Professor William Warren from Brown University in Providence will give a presentation of his work on June 14th, 11h, in the Metivier room,
Title: Collective motion in human crowds: Experiment-driven behavioral and vision-based models
What accounts for the balletic displays of coordinated motion in bird flocks, fish schools, and human crowds? Such collective motion is thought to emerge from local interactions between individuals. The crux of the problem is thus understanding the ‘rules of engagement’ that govern these local interactions. We take an experiment-driven approach to decipher the local rules and model the neighborhood of interaction in human crowds. First, we created a behavioral model in which a pedestrian’s movement is determined by the physical distance and velocity of their neighbors. The model reproduces the experimental results and simulates motion-capture data on real crowds. Second, we developed a vision-based model in which a pedestrian’s movement is determined by visual information, specifically the optical expansion and angular velocity of each neighbor. This model accounts for some data (but not all) better than the behavioral model. We can thus experimentally decipher the local interactions that underlie the emergence of collective crowd behavior.

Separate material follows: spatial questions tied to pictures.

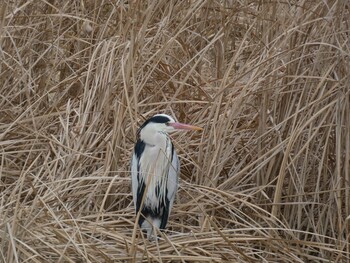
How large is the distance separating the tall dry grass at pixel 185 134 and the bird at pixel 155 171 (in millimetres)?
81

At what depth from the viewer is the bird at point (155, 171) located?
114 inches

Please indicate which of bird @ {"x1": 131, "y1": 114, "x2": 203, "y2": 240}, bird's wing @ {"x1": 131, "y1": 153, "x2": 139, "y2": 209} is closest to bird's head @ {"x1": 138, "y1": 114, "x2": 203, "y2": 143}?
bird @ {"x1": 131, "y1": 114, "x2": 203, "y2": 240}

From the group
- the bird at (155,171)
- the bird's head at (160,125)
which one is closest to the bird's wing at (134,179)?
the bird at (155,171)

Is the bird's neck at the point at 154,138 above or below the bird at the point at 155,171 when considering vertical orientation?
above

William H. Warren is Chancellor’s Professor of Cognitive, Linguistic, and Psychological Science at Brown University and Director of the Virtual Environment Navigation Lab (VENLab). He received his undergraduate degree from Hampshire College (1976), his Ph.D. in Experimental Psychology from the University of Connecticut (1982), did post-doctoral work at the University of Edinburgh (1983), and has been at Brown ever since. He uses virtual reality techniques to investigate the visual control of human action, including optic flow, locomotion, crowd behavior, spatial navigation, and the dynamics of perceptual-motor coordination. Warren is the recipient of a Fulbright Research Fellowship, an NIH Research Career Development Award, and Brown’s Teaching Award for Excellence in the Life Sciences, and serves as President of the International Society for Ecological Psychology.